▶ _Work task_
Below is a listing from which only part is wanted; return exactly the lines from the one with "Tmx 1415412682792 Img6112" up to and including the one with "400 мл фото".

= = = = = = =

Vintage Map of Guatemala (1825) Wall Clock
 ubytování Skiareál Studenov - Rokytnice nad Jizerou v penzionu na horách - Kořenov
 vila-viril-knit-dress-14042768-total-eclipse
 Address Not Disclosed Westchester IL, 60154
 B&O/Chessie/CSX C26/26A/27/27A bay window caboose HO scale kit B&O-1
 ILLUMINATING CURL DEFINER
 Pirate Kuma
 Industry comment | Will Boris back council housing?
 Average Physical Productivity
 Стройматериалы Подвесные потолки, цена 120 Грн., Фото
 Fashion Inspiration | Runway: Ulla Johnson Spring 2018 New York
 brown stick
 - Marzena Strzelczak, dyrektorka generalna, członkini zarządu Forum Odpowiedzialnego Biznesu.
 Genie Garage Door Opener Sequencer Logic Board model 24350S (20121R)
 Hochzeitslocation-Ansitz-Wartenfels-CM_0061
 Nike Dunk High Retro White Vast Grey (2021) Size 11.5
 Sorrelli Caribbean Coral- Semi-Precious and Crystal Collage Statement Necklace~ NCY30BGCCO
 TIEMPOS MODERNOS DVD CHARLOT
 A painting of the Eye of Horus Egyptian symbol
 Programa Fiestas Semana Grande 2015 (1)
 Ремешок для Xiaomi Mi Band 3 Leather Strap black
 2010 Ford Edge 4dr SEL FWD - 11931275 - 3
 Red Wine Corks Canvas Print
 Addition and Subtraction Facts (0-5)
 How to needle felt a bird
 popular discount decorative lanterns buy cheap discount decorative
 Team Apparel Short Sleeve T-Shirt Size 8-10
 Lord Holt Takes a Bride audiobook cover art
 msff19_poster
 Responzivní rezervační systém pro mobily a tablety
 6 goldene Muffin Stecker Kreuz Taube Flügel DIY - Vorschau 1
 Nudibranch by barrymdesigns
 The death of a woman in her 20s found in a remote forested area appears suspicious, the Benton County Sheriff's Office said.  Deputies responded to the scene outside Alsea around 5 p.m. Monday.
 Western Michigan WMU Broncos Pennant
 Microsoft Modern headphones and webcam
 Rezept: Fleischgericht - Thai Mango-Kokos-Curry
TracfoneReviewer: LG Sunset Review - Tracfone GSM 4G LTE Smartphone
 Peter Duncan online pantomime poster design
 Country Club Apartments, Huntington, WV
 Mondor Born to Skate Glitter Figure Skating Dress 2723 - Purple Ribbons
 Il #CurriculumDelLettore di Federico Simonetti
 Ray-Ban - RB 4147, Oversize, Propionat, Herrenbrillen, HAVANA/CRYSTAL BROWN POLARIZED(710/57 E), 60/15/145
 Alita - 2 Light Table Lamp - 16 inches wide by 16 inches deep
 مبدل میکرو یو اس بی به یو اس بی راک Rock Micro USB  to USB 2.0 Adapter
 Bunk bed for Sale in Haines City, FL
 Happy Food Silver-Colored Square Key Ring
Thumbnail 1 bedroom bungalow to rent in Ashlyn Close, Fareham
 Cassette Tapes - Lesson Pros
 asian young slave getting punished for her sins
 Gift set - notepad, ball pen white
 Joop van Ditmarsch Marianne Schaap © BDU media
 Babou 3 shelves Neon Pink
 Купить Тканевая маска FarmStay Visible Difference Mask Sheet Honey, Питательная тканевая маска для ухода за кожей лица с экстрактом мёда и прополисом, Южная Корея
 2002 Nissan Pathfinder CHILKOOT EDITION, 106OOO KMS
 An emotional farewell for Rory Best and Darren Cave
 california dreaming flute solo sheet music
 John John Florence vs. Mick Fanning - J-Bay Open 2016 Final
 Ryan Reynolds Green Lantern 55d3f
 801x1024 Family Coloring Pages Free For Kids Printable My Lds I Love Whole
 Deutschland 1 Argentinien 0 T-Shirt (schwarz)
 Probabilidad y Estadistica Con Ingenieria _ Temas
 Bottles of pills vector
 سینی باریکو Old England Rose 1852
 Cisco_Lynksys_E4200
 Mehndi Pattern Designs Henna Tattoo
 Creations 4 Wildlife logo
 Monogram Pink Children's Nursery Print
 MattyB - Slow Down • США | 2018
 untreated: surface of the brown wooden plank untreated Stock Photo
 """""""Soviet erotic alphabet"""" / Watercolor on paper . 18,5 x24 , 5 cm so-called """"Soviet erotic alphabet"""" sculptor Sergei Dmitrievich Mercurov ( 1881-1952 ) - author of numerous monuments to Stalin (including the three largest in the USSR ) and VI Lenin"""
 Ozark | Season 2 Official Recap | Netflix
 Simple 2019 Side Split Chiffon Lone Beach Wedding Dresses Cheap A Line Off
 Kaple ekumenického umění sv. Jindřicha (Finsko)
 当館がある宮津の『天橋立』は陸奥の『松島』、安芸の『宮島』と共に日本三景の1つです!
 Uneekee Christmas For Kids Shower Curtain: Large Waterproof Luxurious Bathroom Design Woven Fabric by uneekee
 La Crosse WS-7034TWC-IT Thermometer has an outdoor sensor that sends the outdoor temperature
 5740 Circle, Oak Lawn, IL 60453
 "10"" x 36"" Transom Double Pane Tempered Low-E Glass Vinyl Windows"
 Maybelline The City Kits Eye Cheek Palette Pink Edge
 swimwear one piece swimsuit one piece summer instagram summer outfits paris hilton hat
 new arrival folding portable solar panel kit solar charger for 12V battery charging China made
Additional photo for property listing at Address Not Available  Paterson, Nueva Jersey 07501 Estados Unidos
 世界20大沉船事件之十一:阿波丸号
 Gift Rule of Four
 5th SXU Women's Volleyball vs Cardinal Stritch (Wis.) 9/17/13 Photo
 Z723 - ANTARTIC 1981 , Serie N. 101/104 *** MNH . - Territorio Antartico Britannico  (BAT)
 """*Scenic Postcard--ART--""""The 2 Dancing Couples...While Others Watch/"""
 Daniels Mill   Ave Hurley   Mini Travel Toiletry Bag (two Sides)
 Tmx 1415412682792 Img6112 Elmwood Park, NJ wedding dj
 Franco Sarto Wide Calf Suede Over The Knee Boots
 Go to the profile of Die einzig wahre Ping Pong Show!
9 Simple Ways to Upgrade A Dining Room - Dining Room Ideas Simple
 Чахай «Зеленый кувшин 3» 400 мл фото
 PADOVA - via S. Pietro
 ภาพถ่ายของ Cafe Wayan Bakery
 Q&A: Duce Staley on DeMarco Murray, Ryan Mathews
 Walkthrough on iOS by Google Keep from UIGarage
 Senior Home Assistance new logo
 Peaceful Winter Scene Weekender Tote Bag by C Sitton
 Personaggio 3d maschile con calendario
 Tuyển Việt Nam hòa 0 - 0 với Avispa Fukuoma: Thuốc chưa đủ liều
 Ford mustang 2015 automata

= = = = = = =

▶ _Written response_
 Tmx 1415412682792 Img6112 Elmwood Park, NJ wedding dj
 Franco Sarto Wide Calf Suede Over The Knee Boots
 Go to the profile of Die einzig wahre Ping Pong Show!
9 Simple Ways to Upgrade A Dining Room - Dining Room Ideas Simple
 Чахай «Зеленый кувшин 3» 400 мл фото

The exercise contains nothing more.